◆ Required task
Please rewrite the stretch of the records from the line containing "Looking at the picture" through the end of the records as a numbered list, leaving out any blank lines.
__________________________________________________
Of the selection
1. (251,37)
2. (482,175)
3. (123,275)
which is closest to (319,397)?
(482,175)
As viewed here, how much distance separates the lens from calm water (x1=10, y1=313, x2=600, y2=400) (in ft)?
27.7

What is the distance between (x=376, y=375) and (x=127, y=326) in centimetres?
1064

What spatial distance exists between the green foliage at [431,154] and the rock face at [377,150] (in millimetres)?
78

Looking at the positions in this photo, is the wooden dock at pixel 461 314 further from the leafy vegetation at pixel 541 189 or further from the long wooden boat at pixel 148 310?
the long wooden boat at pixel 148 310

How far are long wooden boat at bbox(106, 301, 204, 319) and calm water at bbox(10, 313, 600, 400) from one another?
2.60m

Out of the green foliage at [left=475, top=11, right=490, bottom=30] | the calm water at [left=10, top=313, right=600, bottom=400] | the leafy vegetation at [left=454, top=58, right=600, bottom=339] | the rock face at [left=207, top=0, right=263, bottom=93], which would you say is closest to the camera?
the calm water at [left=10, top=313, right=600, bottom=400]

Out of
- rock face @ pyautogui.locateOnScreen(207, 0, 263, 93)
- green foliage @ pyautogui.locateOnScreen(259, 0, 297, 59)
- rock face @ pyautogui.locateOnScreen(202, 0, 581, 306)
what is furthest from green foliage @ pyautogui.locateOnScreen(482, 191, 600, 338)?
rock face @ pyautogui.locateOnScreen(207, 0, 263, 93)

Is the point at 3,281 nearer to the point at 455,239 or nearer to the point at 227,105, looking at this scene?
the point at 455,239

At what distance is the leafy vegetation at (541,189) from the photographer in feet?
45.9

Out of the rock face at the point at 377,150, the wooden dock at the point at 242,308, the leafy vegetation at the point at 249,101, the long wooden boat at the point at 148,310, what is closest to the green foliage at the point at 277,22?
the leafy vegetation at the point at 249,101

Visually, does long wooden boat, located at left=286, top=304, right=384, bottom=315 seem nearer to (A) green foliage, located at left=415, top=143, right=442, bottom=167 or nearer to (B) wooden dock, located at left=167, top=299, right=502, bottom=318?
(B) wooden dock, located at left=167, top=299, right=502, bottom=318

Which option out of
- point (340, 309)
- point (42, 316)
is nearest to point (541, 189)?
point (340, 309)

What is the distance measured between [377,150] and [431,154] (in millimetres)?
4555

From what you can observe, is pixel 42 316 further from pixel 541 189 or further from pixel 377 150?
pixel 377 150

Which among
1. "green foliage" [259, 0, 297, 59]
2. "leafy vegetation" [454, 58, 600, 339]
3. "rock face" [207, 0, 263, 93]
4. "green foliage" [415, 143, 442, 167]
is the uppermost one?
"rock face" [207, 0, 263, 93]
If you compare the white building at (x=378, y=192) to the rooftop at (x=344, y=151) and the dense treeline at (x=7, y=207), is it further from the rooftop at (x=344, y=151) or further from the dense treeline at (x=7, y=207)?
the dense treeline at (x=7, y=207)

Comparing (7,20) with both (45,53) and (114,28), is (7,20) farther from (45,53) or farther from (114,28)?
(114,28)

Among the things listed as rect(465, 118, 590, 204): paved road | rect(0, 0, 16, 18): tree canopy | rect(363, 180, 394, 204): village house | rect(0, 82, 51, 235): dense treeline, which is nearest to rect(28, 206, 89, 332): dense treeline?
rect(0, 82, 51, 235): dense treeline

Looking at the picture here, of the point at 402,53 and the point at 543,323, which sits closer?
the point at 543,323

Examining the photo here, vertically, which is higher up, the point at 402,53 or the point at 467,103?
__________________________________________________
◆ Final answer
1. Looking at the picture here, of the point at 402,53 and the point at 543,323, which sits closer?
2. the point at 543,323
3. Examining the photo here, vertically, which is higher up, the point at 402,53 or the point at 467,103?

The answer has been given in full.